Suku bunga acuan Federal Reserve Amerika Serikat (AS) telah mendekati hampir nol persen sejak tahun 2008 ketika sebuah krisis global menganggu pasar. Dikombinasikan dengan kebijakan-kebijakan quantitative easing (QE) AS, kebijakan moneter AS mendongkrak saham di seluruh dunia, terutama aset-aset pasar negara berkembang yang (kendati lebih berisiko) lebih menarik (termasuk saham dan rupiah Indonesia).
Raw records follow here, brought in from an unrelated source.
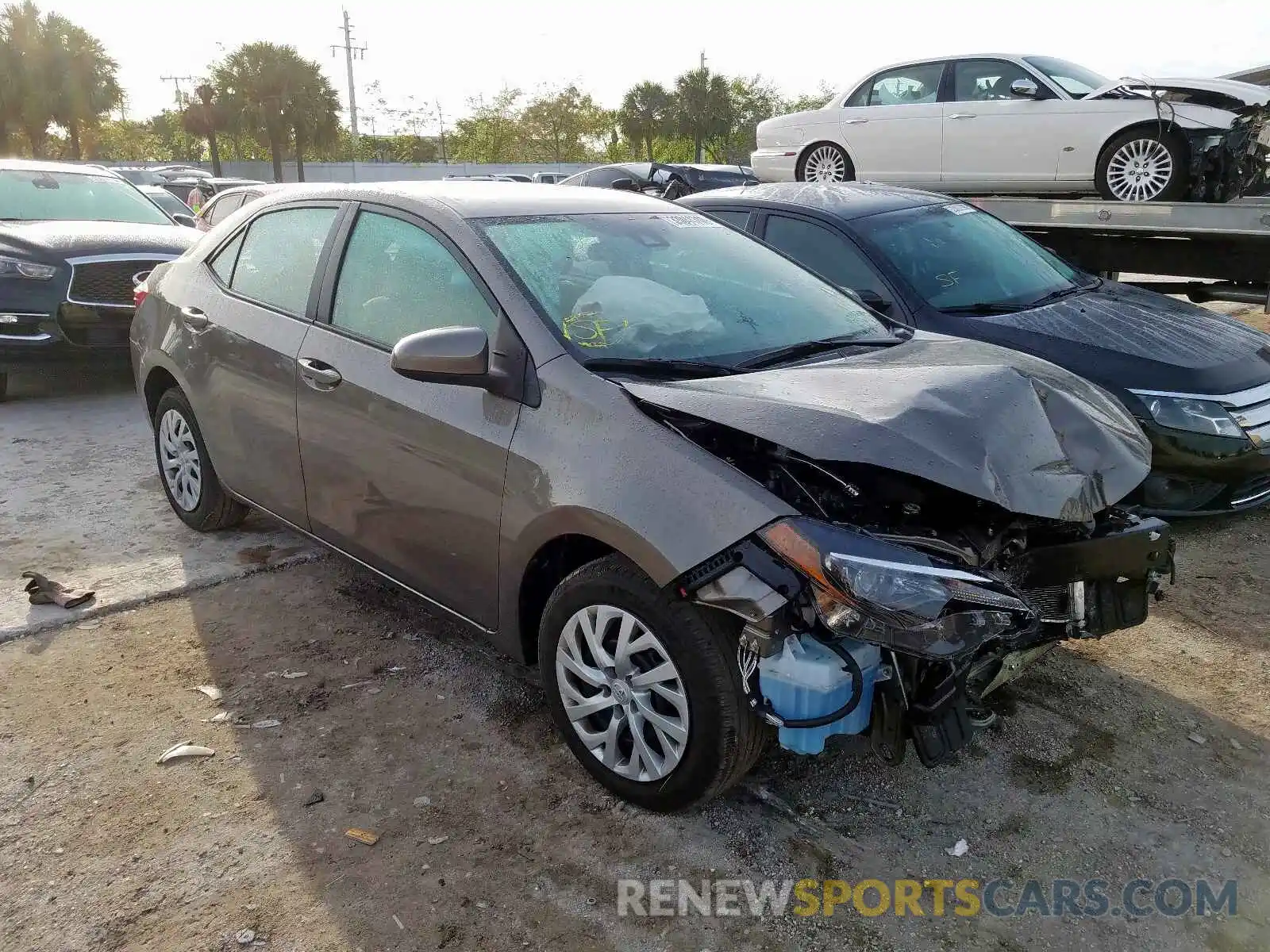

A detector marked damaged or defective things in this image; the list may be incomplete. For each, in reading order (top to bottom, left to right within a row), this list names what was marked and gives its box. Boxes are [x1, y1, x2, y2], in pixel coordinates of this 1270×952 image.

crumpled hood [0, 218, 197, 259]
dark sedan with damage [0, 162, 198, 401]
crumpled hood [625, 335, 1153, 525]
dark sedan with damage [686, 184, 1270, 515]
crumpled hood [965, 279, 1270, 396]
damaged front end [670, 413, 1173, 771]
Kendati begitu, dengan berakhirnya kebijakan QE dan suku bunga AS akan menjadi lebih menarik, arah aliran modal berbalik.
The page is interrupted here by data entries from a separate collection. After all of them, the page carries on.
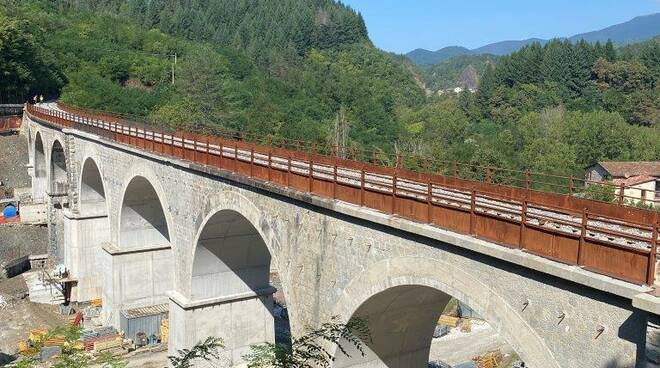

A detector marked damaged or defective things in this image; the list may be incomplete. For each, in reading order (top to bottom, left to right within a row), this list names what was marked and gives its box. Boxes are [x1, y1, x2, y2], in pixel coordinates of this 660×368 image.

rusty metal railing [25, 103, 660, 284]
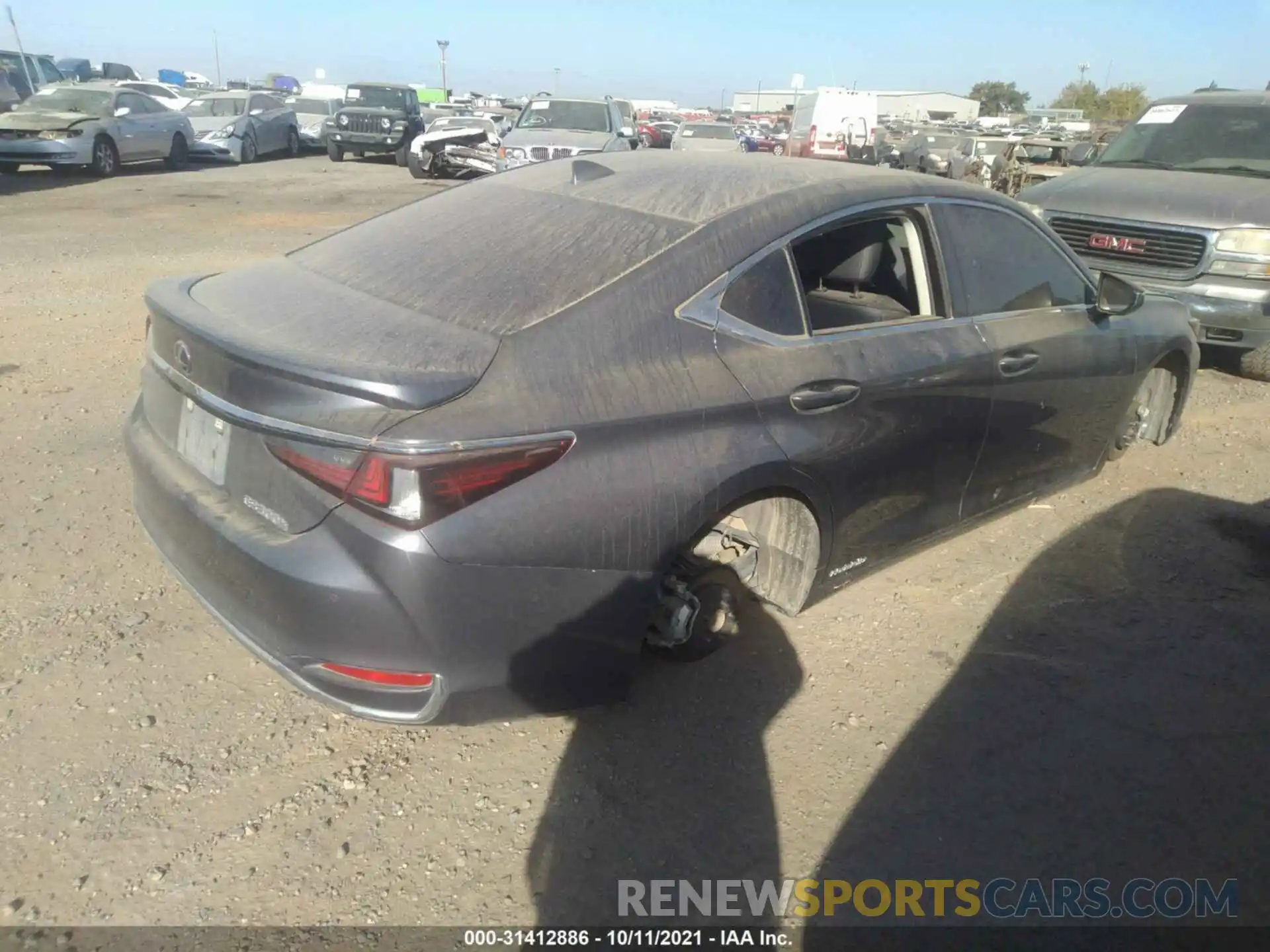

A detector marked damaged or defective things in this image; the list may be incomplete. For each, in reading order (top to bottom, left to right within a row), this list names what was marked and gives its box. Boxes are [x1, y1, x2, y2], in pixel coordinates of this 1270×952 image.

wrecked car hood [0, 110, 99, 130]
damaged car [411, 114, 500, 178]
wrecked car hood [497, 129, 612, 151]
wrecked car hood [1021, 166, 1270, 228]
damaged car [124, 153, 1193, 726]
Kebanyakan investor dan analis memperkirakan Federal Reserve akan menaikkan suku bunga acuannya pada pertemuan Desember karena persentase tenaga kerja dan inflasi sudah mengarah ke arah yang benar. Sementara itu, para pejabat Federal Reserve telah berkali-kali menekankan pentingnya menaikan suku bunga acuan sebelum akhir tahun (dalam rangka untuk tidak mengejutkan pasar). Diprediksi akan terjadi kenaikan yang lumayan sebesar 0,25% poin.
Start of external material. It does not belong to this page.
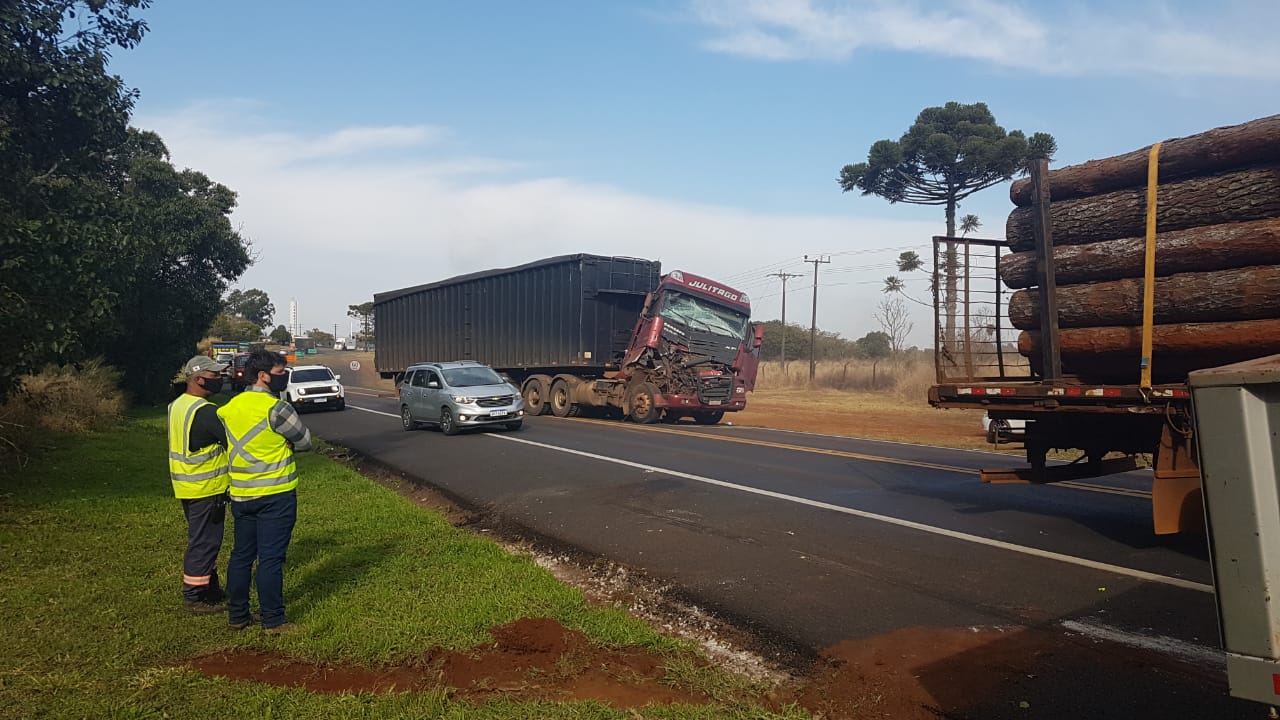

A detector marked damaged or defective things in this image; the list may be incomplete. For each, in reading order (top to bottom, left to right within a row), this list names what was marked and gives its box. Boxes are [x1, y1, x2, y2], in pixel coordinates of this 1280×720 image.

cracked windshield [660, 289, 747, 338]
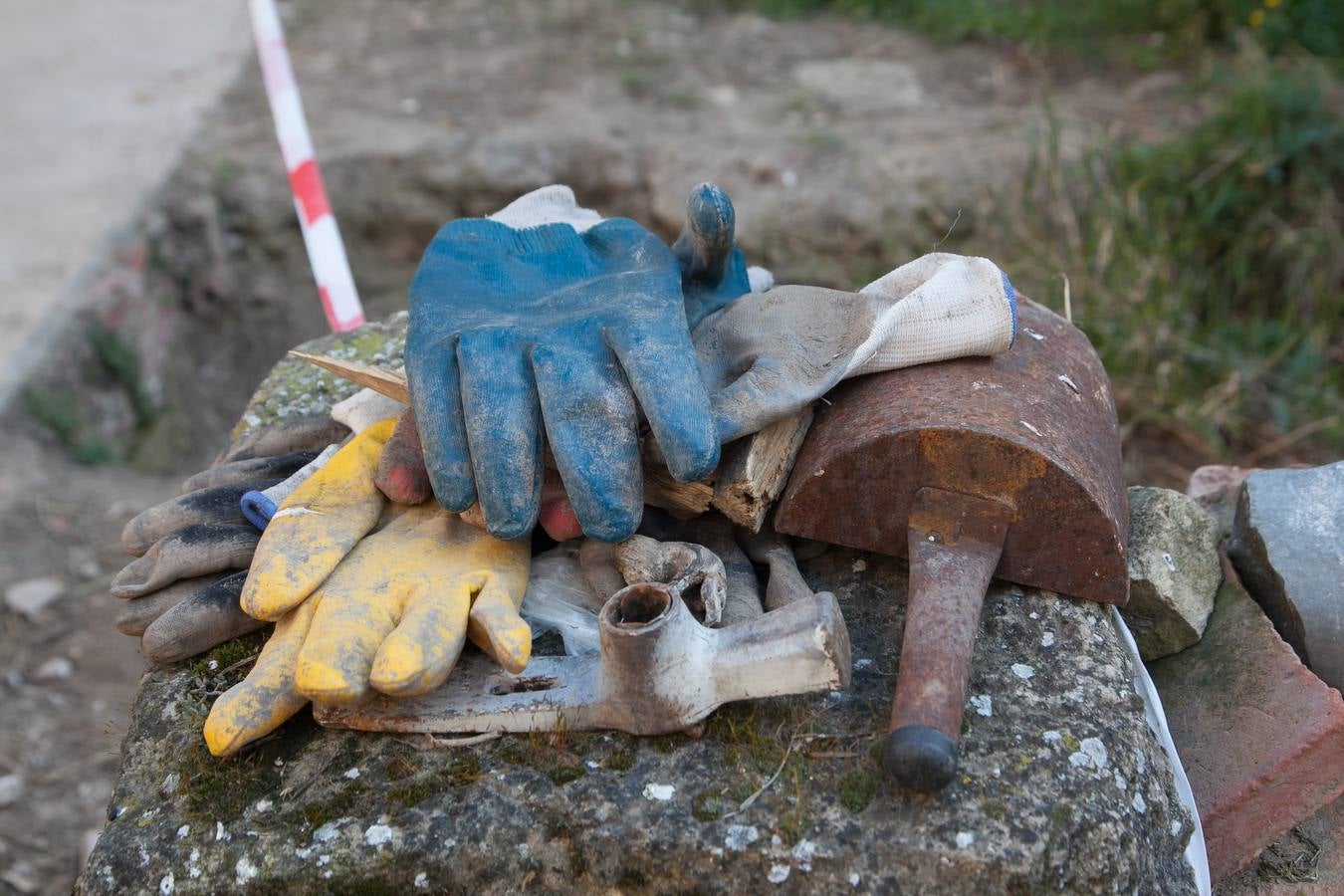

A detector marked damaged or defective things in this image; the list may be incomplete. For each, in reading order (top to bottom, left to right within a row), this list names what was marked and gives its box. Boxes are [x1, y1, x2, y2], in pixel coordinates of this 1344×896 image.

rusty metal object [313, 581, 852, 737]
rusty metal object [773, 301, 1131, 792]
Sementara itu, harga minyak dunia telah melemah ke level terendah dalam tujuh tahun terakhir karena kekuatiran mengenai oversuplai yang terus-menerus setelah OPEC tidak jadi menetapkan batasan jumlah hasil produksi. Harga minyak yang rendah adalah sinyal buruk bagi harga komoditi yang lain (dan kegiatan ekonomi global). Hal ini menjadi masalah terutama bagi negara-negara yang mengandalkan ekspor komoditi (seperti Indonesia).

Harga Minyak:

Mengenai rupiah, ada tambahan tekanan dari permintaan dollar AS yang relatif tinggi di tingkat lokal untul pembayaran hutang global perusahaan-perusahaan Indonesia pada akhir tahun.

Nilai tukar rupiah yang menjadi acuan Bank Indonesia (Jakarta Interbank Spot Dollar Rate, disingkat JISDOR) turun 1,00% menjadi Rp 14.076 per dollar AS pada hari Senin (14/12).